Tree Based Methods

11/05/2019

Agenda

Regression trees
Classification trees
Bagging and Random Forests
Variable Importance measures
Boosting trees

Introduction

Here we describe tree-based methods for regression and classification
These involve stratifying or segmenting the predictor space into a number of simple regions
Since the set of splitting rules used to segment the predictor space can be summarized in a tree, these types of approaches are known as decision-tree methods

\[\widehat{Y} = \widehat{f}(X) = \text{Tree}(X)\]

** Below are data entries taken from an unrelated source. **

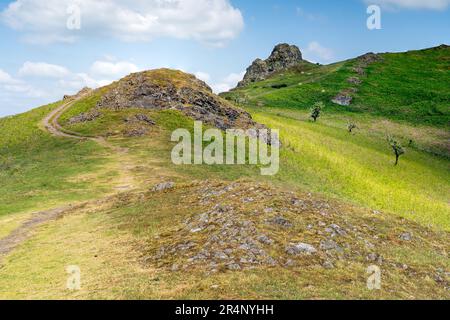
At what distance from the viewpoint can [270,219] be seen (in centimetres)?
2600

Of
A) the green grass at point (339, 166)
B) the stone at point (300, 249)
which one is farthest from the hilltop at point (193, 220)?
the green grass at point (339, 166)

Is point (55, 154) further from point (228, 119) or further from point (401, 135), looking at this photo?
point (401, 135)

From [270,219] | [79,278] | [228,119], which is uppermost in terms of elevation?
[228,119]

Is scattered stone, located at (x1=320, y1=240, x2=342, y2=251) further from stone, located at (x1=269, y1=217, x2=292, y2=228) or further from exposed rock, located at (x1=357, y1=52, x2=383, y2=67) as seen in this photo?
exposed rock, located at (x1=357, y1=52, x2=383, y2=67)

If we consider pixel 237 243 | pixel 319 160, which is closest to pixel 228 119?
pixel 319 160

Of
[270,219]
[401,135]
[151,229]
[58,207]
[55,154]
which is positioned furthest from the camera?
[401,135]

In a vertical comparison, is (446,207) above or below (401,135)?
below

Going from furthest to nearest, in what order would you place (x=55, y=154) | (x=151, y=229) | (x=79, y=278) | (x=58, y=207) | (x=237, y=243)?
(x=55, y=154) < (x=58, y=207) < (x=151, y=229) < (x=237, y=243) < (x=79, y=278)

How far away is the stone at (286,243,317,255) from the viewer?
22219 mm

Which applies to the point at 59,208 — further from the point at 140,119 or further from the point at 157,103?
the point at 157,103

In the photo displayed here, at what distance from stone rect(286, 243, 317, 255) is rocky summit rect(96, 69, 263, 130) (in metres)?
55.6

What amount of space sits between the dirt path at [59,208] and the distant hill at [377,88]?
58.7 m

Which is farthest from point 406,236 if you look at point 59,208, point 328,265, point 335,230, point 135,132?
point 135,132

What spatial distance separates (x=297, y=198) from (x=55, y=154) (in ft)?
145
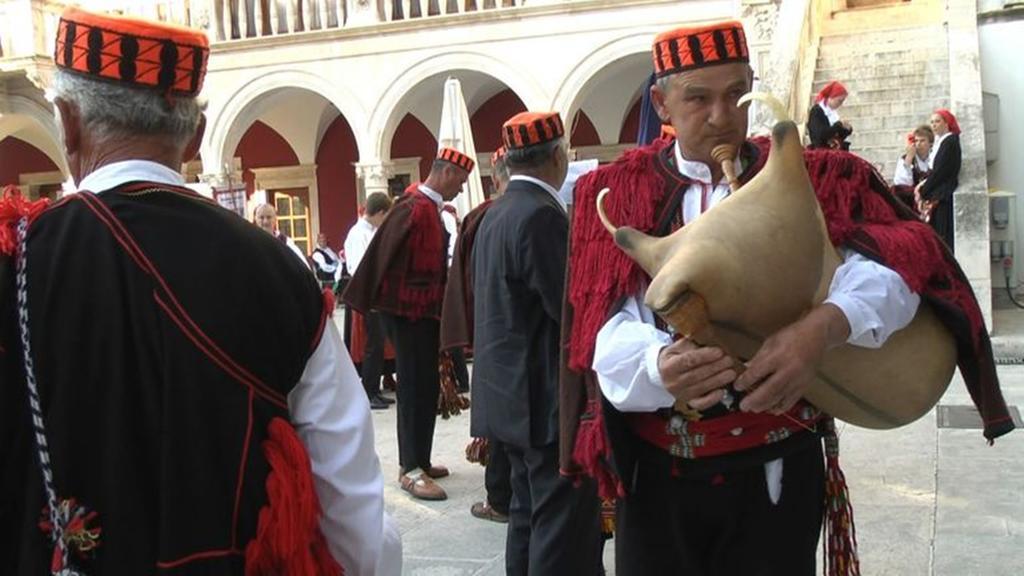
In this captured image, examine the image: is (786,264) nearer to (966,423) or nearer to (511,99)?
(966,423)

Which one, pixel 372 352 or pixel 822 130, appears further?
pixel 822 130

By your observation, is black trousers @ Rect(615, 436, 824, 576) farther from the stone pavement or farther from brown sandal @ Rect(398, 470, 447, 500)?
brown sandal @ Rect(398, 470, 447, 500)

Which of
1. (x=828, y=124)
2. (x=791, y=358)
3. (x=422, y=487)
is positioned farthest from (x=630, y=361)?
(x=828, y=124)

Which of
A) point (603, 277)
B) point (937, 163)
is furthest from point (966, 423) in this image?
point (603, 277)

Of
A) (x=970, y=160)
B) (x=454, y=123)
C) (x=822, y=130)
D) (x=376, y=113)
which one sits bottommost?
(x=970, y=160)

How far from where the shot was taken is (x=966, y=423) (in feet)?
21.6

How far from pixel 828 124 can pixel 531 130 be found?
276 inches

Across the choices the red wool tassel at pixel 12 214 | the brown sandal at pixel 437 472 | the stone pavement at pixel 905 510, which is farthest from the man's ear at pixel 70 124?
the brown sandal at pixel 437 472

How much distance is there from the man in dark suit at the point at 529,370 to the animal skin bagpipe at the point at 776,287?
1586mm

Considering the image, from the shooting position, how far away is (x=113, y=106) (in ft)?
5.97

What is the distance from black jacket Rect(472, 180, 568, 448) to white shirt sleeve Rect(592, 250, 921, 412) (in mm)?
1453

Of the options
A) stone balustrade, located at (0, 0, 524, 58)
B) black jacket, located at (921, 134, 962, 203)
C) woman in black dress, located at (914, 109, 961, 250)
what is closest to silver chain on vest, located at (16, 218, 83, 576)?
→ woman in black dress, located at (914, 109, 961, 250)

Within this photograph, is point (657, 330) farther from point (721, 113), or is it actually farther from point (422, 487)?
point (422, 487)

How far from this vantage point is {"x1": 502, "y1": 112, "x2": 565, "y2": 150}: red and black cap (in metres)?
4.19
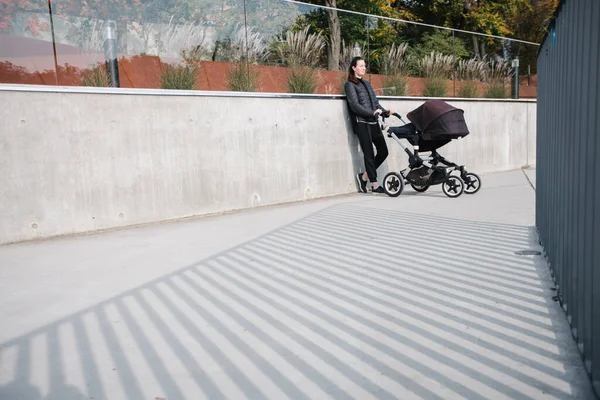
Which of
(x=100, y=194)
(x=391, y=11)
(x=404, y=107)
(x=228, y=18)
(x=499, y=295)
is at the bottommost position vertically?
(x=499, y=295)

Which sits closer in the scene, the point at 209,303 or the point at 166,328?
the point at 166,328

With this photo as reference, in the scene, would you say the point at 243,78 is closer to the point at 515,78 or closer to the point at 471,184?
the point at 471,184

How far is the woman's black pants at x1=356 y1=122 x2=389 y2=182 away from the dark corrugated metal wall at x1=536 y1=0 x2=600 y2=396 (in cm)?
547

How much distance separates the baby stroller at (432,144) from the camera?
8539mm

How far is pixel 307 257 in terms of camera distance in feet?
17.3

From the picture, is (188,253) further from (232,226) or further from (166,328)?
(166,328)

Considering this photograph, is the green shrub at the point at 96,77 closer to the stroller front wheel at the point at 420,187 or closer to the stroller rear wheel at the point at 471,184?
the stroller front wheel at the point at 420,187

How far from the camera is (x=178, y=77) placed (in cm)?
813

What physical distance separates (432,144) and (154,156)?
4022mm

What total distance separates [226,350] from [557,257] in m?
2.18

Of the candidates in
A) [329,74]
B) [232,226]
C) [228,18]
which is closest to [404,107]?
[329,74]

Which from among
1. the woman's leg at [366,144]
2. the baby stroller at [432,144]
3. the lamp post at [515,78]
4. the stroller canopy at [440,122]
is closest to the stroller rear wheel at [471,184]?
the baby stroller at [432,144]

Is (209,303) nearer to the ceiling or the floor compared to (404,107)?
nearer to the floor

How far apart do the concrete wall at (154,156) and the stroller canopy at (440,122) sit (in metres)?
1.81
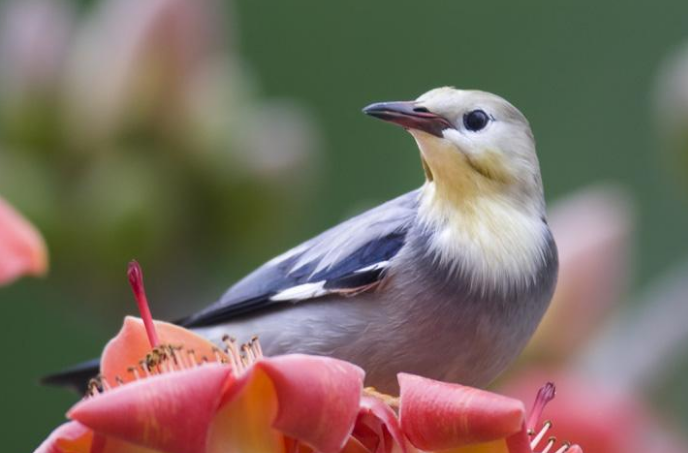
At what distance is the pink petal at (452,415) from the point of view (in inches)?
24.2

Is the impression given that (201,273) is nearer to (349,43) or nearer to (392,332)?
(392,332)

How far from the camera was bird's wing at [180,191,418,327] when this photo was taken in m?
0.85

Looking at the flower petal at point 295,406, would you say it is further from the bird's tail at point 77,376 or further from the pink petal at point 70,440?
the bird's tail at point 77,376

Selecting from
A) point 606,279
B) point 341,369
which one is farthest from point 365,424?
point 606,279

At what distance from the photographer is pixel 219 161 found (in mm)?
1537

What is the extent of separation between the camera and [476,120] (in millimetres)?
804

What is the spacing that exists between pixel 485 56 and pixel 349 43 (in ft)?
1.10

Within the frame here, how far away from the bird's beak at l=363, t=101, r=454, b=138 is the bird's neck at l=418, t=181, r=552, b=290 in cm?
5

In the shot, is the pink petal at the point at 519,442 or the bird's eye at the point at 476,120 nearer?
the pink petal at the point at 519,442

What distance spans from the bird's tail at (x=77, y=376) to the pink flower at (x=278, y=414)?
0.17 meters

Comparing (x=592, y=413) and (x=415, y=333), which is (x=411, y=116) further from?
(x=592, y=413)

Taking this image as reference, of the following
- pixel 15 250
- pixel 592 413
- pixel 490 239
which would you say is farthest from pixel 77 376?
pixel 592 413

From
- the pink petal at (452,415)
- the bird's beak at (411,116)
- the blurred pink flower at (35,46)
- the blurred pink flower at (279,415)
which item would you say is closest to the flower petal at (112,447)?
the blurred pink flower at (279,415)

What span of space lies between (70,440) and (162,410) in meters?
0.06
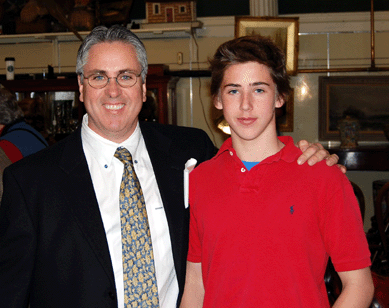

Decision trees for regression

One dimensional example

At each internal node there is a decision rule of the form \(\{x < c\}\): if \(x < c\) go left, otherwise go right

Every rule adds a split in the predictor space
The set of leaves (bottom nodes) gives us a partition of the predictor space \(\mathcal{X}\) into disjoint regions (with just one \(X\), it is a set of intervals)

One dimensional example

Within each region (interval) we compute the average of the \(y\) values for the subset of training data in the region

This gives us an estimated \(\hat{f}\) (step function)
To predict, we drop \(x\) down the tree until it lands in a leaf and then predict the average of the \(y\) values for the training observations in the same leaf

Two dimensional example

Now the decision rules can use either of the two \(x\)’s.

Two dimensional example

Regression function given by the tree
It is a “step-like” function
It delivers non-linearity and interactions in a simple way
It works with a lot of variables

Interpretation of results

lstat (\(\%\) lower status of the population) is the most important factor in determining medv (median value of houses), and houses with lower lstat have higher values compared to houses with larger lstat
Given that a house is in a neighbourhood with large lstat, the distance to employment centres seems to play little role in the house value

\[\text{ }\]

However, among neighbourhoods with smaller lstat, the distance to employment centres does affect the house value, and houses that are closer to employment centres have higher values

Shallow vs deep trees

Let’s see a deeper version of the previous tree.

Shallow vs deep trees

Notice the interaction: the effect of dis depends on lstat!

Details of the tree building process

We divide the predictor space - that is, the set of possible values for \(X_1, X_2, \dots, X_p\) - into \(J\) distinct and non-overlapping regions \(R_1, R_2, \dots, R_J\)
For every observation that falls into the region \(R_j\), we make the same prediction \(\hat{y}_{R_j}\), which is simply the mean of the response values for the training observations in \(R_j\)
In theory, the regions could have any shape. However, we choose to divide the predictor space into high-dimensional rectangles, or boxes, for simplicity and for ease of interpretation of the resulting predictive model
The goal is to find boxes \(R_1, \dots, R_J\) that minimize the RSS, given by \(J\) where \[\sum_{j=1}^J \sum_{i \in R_j} (y_i - \hat{y}_{R_j})^2\]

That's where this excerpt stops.